Page »
A simple, small (in terms of runtime size) refcounting GC does better than an equally simple tracing GC, and simple refcounting has the advantage of a significantly lower heap footprint (a tracing GC uses heap overhead to drastically reduce the cost of memory management). There is also the assumption is that Rust/C++ applications will not make heavy use of GC, all the more reason to use a simple, low-footprint one, in-line with its "cost-free abstraction" philosophy.

vardump · on May 16, 2019

Atomic refcounting consumes global, system wide resource of inter-core and inter-CPU (like QPI) communication. 20M-50M of those events per second can render your 4 CPU 128 core system frozen.

Also just freeing memory can create a surprisingly long pause. Depends on allocator, of course.

cesarb · on May 16, 2019

> Atomic refcounting consumes global, system wide resource of inter-core and inter-CPU (like QPI) communication.

Forgive me if I'm wrong, but wouldn't reference counters consume these global resources only when there's contention for the cacheline? Once the cacheline is in an exclusive state, there's no need to go outside the core at all.

tlb · on May 16, 2019

Yes, and refcounting creates false contention. For example, a global config object is constantly having its refcount bumped up and down every time someone dereferences it, even though the actual contents are read-only.

There are ways to mitigate this, but they’re complex.

wwright · on May 17, 2019

This is actually an excellent case where Rust can help you completely remove the need to lock and help you keep your memory safe — if you can make it clear that your config object will live longer than all threads referencing it (which shouldn’t be hard if it is truly global), then Rust will let you share it among all threads with no further overhead at all, for programmer or processor.

steveklabnik · on May 17, 2019

One interesting thing about rust here is that you can mitigate refcount traffic, since you can also take a regular reference to the data. You only need to increment/decrement on actual ownership stuff.

Records provided »

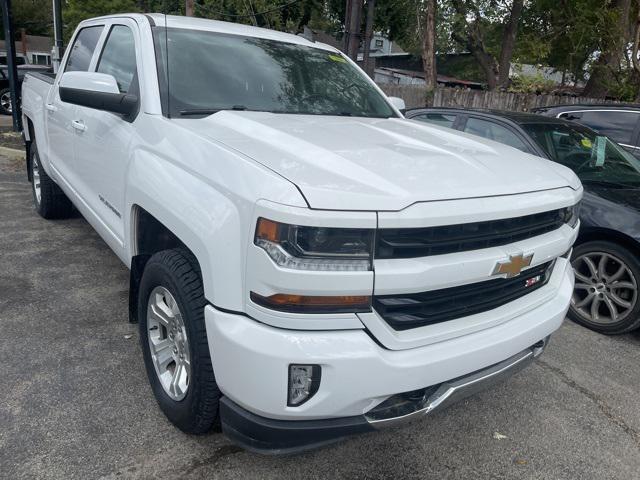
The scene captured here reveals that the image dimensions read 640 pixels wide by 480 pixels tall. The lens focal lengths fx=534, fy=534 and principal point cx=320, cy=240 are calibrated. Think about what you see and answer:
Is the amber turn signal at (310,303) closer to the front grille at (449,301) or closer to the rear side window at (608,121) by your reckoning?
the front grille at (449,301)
...
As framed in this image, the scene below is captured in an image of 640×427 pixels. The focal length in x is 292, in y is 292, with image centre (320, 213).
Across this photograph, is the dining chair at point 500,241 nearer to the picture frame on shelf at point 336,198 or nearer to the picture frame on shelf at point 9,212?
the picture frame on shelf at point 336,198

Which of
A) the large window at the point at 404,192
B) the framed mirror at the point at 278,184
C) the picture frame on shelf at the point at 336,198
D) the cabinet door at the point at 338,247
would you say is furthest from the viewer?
...
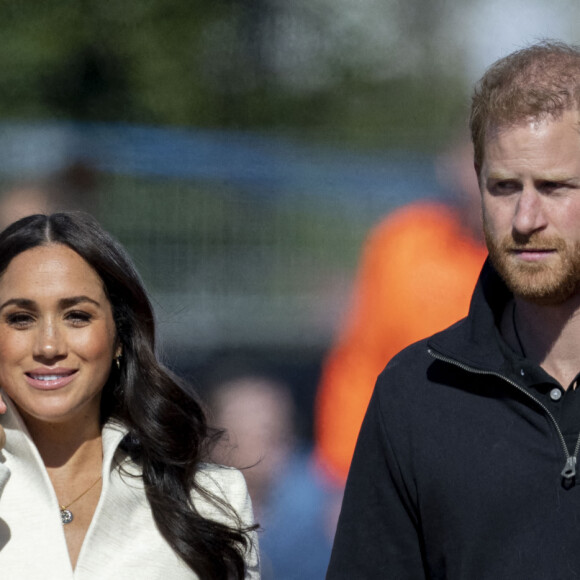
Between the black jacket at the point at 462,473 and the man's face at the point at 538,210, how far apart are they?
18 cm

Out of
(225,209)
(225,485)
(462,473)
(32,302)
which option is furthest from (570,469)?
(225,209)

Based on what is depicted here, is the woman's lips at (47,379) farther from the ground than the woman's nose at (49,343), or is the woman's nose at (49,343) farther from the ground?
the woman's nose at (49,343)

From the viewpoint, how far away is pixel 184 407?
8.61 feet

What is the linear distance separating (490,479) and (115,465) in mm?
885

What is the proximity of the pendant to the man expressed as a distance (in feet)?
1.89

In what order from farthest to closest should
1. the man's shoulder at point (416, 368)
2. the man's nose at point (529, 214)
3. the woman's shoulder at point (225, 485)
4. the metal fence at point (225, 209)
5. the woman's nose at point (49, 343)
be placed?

Exercise directions » In the forum thread about refcounting and garbage collection, how many atomic refcounting events per second are said to be enough to freeze a 4 CPU, 128 core system?

Response to the task » 20M to 50M events per second.